Ulterior motives behind the Copyright Alert System

End The Lie
By Adam B. Levine

The Copyright Alert Systemannounced last year – went into effect this week for all AT&T, Cablevision, Comcast, Time Warner, and Verizon subscribers.

The particular implementation varies between carriers, but the basics of the program are:

  • All P2P traffic on participating networks will be scanned for copyright infringements
  • Infringing content will generate an escalating “alert” to the IP correlated account holder
  • Early alerts are automated phone calls, mandatory “educational videos,” and receipt-confirmation-required notifications
  • Later alerts range from heavily throttled connection speeds (256k), inability to visit “certain websites” to the inability to visit whatever websites you most frequently visit.
  • You are guilty until proven innocent.  You may appeal, it costs $35 per appeal in advance and they kindly refund it if they agree they were wrong
  • Offenders who refuse to change their habits after 8 warnings will no longer receive “Copyright Alerts”

Wait… what?

Brooke Gladstone of OnTheMedia interviewed Jill Lesser, Executive Director of the industry group Center for Copyright Information earlier this month:

Brooke: What happens if you get 7, 8 and 9 strikes?

Jill: We hope by the time people get to alerts 5 or 6, they’ll stop.  Once they’ve been mitigated, once they received several alerts, we’re just not going to send them any more alerts because they’re not the kind of customer we’re going to reach with this program

B: So what happens to them?

J: Nothing, under this program

B: So either they get sued by someone, or you stop mitigating and walk away?

J: Exactly.

Now, that doesn’t appear to make sense – but looking a little deeper the picture becomes more clear.

From the Memorandum of Understanding that created the Center for Copyright Information in 2011 program:

Post Mitigation Measures Step:

In the event that a Participating ISP receives a further ISP Notice determined to be associated with a Subscriber’s account after a Mitigation Measure has been applied on that Subscriber’s account, the Participating ISP shall direct a further Mitigation Measure Copyright Alert to the account holder and after ten (10) business days or fourteen (14) calendar days, as applicable, either re-apply the previous Mitigation Measure or apply a different Mitigation Measure, unless the Subscriber requests review under one of the dispute resolution mechanisms specified in Section 4(H). The Mitigation Measure Copyright Alert at this step shall also inform the Subscriber that the Subscriber may be subject to a lawsuit for copyright infringement by the Copyright Owners and that continued infringement may, inappropriate circumstances, result in the imposition of action consistent with section 512 of the DMCA and/or actions specifically provided for in the Participating ISP’s AUP and/or TOS including temporary suspension or termination.
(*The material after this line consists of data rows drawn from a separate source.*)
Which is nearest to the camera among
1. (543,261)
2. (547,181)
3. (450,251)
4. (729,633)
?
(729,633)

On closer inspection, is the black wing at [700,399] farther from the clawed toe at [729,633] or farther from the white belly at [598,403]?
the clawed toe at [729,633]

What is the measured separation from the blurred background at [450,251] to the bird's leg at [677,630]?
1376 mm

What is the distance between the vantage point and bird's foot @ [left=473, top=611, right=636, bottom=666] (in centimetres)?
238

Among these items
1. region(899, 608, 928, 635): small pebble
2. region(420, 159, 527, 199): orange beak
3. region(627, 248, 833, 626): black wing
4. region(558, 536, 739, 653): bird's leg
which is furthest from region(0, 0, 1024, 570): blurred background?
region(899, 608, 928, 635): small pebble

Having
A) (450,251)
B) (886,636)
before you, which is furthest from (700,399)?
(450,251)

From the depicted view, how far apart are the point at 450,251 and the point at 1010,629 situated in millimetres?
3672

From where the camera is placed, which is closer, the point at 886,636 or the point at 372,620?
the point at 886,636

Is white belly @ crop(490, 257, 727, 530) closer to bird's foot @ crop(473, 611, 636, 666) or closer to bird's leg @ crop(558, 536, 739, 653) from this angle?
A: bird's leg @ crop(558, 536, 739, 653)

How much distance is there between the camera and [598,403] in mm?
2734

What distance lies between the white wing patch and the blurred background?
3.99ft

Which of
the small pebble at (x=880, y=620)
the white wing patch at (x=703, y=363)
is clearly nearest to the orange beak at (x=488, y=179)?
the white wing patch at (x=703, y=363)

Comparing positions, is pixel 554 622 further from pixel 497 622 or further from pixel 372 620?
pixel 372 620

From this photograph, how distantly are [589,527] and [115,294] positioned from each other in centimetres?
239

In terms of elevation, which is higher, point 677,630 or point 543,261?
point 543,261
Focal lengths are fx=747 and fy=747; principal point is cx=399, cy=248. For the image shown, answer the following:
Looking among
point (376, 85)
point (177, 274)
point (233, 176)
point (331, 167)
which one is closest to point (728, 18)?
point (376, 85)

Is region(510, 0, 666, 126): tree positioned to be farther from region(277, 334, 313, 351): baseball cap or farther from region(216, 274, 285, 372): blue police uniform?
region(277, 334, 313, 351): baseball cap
Upon completion of the Post Mitigation Measures Step, a Participating ISP may elect voluntarily to continue forwarding ISP Notices received for that Subscriber account, but is not obligated to do so. The Participating ISP will, however, continue to track and report the number of ISP Notices the Participating ISP receives for that Subscriber’s account, so that information is available to a Content Owner Representative if it elects to initiate a copyright infringement action against that Subscriber.

So even though the “Alerts” stop being sent to the IP address holder, they’re can be sued, and the data collection and distribution to the “Content Owner Representatives” (The RIAA And MPAA) continues indefinitely whether they sue or not.

A brief explanation of the alert system can be seen below:

In years past there would be a somewhat difficult process to prove knowing and willful infringement thanks to the “I am not my IP Address” reality, but the steps taken under the Copyright Alert System seem well positioned to speed things up.

On the one hand, the system is about scaring away casual “pirates,” while on the other standardizing a model of establishing willful, continuous infringement where “I didn’t know it was occurring” is ruled out by the mandatory signed acknowledgements.

An unauthorized user performing the infringement is ruled out by the mandatory class on securing your wireless networkCopyright infringement is against the law, and you knew it is demonstrated in the mandatory educational videos.

People are going to get sued for what their kids download, and they’re going to lose in droves with evidence like this.

The counterargument here is, “Most P2P traffic is encrypted, how can you scan encrypted traffic for infringement?” To which I say, it’s not the efficacy of the program, so much as the visibility and normalizing of the program that is the purpose.

Really though, I think this is the ground floor of a multi-story structure. Once they make it normal for peer to peer traffic, educating everyone and “going after the worst offenders,” it’s easy to transpose the model onto other classes of internet traffic or just everything.

Similar things have been tried before by individual companies, but acting alone they’re vulnerable once exposed.

The silence about this project immediately leading up to launch is unusual given the fervor over SOPA and PIPA. The fact that this program is run by a telecom cartel instead of government means we have even less transparency than usual.

One thing that’s clear is this is a dangerous precedent, and meant as a beachhead, not the invasion.